QUOTED PASSAGE:
--- BEGIN ---

Comment author: Manfred 10 February 2014 11:40:59PM 0 points [-]

It seems to me you are neglecting the proposition "A->B"

Do you know what truth tables are? The statement "A->B" can be represented on a truth table. A and B can be possible. not-A and B can be possible. Not-A and not-B can be possible. But A and not-B is impossible.

A->B and the four statements about the truth table are interchangeable. Even though when I talk about the truth table, I never need to use the "->" symbol. They contain the same content because A->B says that A and not-B is impossible, and saying that A and not-B is impossible says that A->B. For example, "it raining but not being wet outside is impossible."

In the language of probability, saying that P(B|A)=1 means that A and not-B is impossible, while leaving the other possibilities able to vary freely. The product rule says P(A and not-B) = P(A) * P(not-B | A). What's P(not-B | A) if P(B | A)=1? It's zero, because it's the negation of our assumption.

Writing out things in classical logic doesn't just mean putting P() around the same symbols. It means making things behave the same way.

Comment author: Kurros 11 February 2014 12:15:53AM *  -1 points [-]

Ok sure, so you can go through my reasoning leaving out the implication symbol, but retaining the dependence on the proof "p", and it all works out the same. The point is only that the robot doesn't know that A->B, therefore it doesn't set P(B|A)=1 either.

You had "Suppose our robot knows that P(wet outside | raining) = 1. And it observes that it's raining, so P(rain)=1. But it's having trouble figuring out whether it's wet outside within its time limit, so it just gives up and says P(wet outside)=0.5. Has it violated the product rule? Yes. P(wet outside) >= P(wet outside and raining) = P(wet outside | rain) * P(rain) = 1."

But you say it is doing P(wet outside)=0.5 as an approximation. This isn't true though, because it knows that it is raining, so it is setting P(wet outside|rain) = 0.5, which was the crux of my calculation anyway. Therefore when it calculates P(wet outside and raining) = P(wet outside | rain) * P(rain) it gets the answer 0.5, not 1, so it is still being consistent.

Comment author: Manfred 10 February 2014 09:52:45PM *  1 point [-]

If this somehow violates Savage or Cox's theorems I'd like to know why

Well, Cox's theorem has as a requirement that when your axioms are completely certain, you assign probability 1 to all classical consequences of those axioms. Assigning probability 0.5 to any of those consequences thus violates Cox's theorem. But this is kind of unsatisfying, so: where do we violate the product rule?

Suppose our robot knows that P(wet outside | raining) = 1. And it observes that it's raining, so P(rain)=1. But it's having trouble figuring out whether it's wet outside within its time limit, so it just gives up and says P(wet outside)=0.5. Has it violated the product rule? Yes. P(wet outside) >= P(wet outside and raining) = P(wet outside | rain) * P(rain) = 1.

--- END ---

EXERCISE A:
The forum thread explains the statement "A->B" with a truth table. List each combination of A and B it gives, and say whether each one is possible.

MATERIAL SHOWN:
--- BEGIN ---

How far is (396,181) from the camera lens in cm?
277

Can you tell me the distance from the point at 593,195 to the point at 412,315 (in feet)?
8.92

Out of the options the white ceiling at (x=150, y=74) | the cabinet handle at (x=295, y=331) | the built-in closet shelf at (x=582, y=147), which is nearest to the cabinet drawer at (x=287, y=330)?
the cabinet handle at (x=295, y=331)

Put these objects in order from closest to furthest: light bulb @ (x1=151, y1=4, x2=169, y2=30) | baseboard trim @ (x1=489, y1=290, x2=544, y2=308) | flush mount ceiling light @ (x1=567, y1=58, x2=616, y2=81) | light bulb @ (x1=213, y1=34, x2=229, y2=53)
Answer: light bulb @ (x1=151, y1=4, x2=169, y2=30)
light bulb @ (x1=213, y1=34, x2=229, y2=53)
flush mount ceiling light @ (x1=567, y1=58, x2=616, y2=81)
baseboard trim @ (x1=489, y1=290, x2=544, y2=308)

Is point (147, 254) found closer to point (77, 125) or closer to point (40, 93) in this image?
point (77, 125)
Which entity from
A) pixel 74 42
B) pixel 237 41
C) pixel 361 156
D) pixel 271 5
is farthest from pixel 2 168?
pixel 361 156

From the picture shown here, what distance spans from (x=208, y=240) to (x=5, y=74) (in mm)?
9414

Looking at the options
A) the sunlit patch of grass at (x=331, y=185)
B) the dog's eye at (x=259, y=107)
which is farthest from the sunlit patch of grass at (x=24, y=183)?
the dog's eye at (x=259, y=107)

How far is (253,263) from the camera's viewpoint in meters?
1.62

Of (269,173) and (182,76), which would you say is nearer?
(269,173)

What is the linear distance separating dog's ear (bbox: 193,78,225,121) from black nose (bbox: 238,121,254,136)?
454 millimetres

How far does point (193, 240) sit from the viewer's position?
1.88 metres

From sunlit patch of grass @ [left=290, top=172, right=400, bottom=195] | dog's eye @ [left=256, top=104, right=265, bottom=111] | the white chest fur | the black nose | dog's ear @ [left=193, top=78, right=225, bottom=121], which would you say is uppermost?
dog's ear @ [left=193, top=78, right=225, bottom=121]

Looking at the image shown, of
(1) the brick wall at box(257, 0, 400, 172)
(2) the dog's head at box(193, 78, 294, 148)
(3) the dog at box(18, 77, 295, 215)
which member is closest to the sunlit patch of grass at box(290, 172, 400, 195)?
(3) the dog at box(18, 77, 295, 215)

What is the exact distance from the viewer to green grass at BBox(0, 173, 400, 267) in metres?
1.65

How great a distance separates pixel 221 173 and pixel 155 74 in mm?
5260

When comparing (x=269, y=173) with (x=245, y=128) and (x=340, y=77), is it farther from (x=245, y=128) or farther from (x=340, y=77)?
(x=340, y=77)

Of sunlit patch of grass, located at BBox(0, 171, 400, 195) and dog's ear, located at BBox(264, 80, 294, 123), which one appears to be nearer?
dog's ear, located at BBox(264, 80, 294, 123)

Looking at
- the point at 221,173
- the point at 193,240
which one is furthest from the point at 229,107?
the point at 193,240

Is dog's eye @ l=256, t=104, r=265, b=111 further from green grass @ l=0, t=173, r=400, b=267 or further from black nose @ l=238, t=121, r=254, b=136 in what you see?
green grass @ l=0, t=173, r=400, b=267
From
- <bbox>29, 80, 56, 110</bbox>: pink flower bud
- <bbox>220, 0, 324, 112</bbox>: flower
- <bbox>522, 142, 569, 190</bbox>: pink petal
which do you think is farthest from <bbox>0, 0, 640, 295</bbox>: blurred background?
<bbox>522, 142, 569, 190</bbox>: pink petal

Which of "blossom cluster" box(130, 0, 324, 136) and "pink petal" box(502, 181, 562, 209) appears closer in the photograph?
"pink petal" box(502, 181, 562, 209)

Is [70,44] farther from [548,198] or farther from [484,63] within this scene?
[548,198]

--- END ---

EXERCISE B:
Return everything in the listing from the line containing "Is [70,44] farther" down to the listing's end, unchanged.

FINISHED ANSWER A:
- A and B: possible
- not-A and B: possible
- not-A and not-B: possible
- A and not-B: impossible

FINISHED ANSWER B:
Is [70,44] farther from [548,198] or farther from [484,63] within this scene?
[548,198]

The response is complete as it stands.